I am not sure if I get your point, this "factorize" confuses me ;) The model_error outputs its values sorted by keys, e.g. a "sensor_key". Thus, its Jacobian is a nested dict where the first key is also the "sensor_key", the second one is the parameter of the derivative. The noise stuff now collects (possibly) multiple "sensor_key" of different model_errors to a noise group. The corresponding jacobians are not split, just combined.

ajafarihub commented 3 years ago

OK, in cases like the example you made, we can have different model-error's Jacobian than forward-model's. I never thought of such cases so far.

What I meant by factorize was: to extract a particular segment (block) of the full Jacobian given a noise key. You most likely have a good reason/usefulness for such a possibility, but I was wondering why we would need it. So, hopefully I will realize it later on ;).

Maybe a good point to give another general remark (from a user's viewpoint and not only related to this issue): The interface has already become well facilitated with different potentials (like this nested dictionary of Jacobian concerning different noise groups, or considering multi-model-errors with shared latent parameters, or ... ). What I find very relevant in this regard is to design/develop all such options so that the default bahavior of the interface will not become too complicated at the user-level. For example, if a user has only one model-error with few parameters and one noise-group (practically, no input for it), the interface would not require him/her to deal with various unnecessary structures/definitions which are only relevant in more complicated situations.

TTitscher commented 3 years ago

to extract a particular segment (block) of the full Jacobian given a noise key. You most likely have a good reason/usefulness for such a possibility, but I was wondering why we would need it.

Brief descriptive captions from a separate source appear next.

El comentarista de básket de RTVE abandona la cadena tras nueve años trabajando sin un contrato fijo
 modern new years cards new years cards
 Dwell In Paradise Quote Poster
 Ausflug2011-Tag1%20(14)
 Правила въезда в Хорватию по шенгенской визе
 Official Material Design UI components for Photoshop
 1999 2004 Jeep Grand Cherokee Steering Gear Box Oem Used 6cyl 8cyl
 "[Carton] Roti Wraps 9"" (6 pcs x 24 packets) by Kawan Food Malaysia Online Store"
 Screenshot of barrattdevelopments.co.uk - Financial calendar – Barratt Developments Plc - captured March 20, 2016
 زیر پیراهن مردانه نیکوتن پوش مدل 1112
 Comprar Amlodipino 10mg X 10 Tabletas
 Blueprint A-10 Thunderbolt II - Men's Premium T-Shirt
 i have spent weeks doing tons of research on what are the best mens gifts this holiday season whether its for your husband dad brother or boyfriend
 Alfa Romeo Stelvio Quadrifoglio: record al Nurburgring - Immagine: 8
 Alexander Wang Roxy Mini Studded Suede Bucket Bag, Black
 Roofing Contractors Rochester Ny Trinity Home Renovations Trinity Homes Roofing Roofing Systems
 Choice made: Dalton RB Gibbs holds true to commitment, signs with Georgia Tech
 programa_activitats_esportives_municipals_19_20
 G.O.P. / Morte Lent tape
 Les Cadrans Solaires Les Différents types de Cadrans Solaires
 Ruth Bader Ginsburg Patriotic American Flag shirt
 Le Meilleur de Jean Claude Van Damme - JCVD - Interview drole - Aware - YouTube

Those questions are a good guideline on what needs to be documented or shown in a tutorial later on.

The segments of the jacobian can be defined as

def jacobian(...):
    jac["OOB_forces"]["disp_field"] = Stiffness(...)
    jac["OOB_forces"]["prm2"] = ...

So they exist in this nested dict-structure. Right before "vb" is called, multiple Jacobians can be combined to a possibly large matrix as the VB input. So a particular segment or block is never extracted from a huge numpy-array, if that was your concern.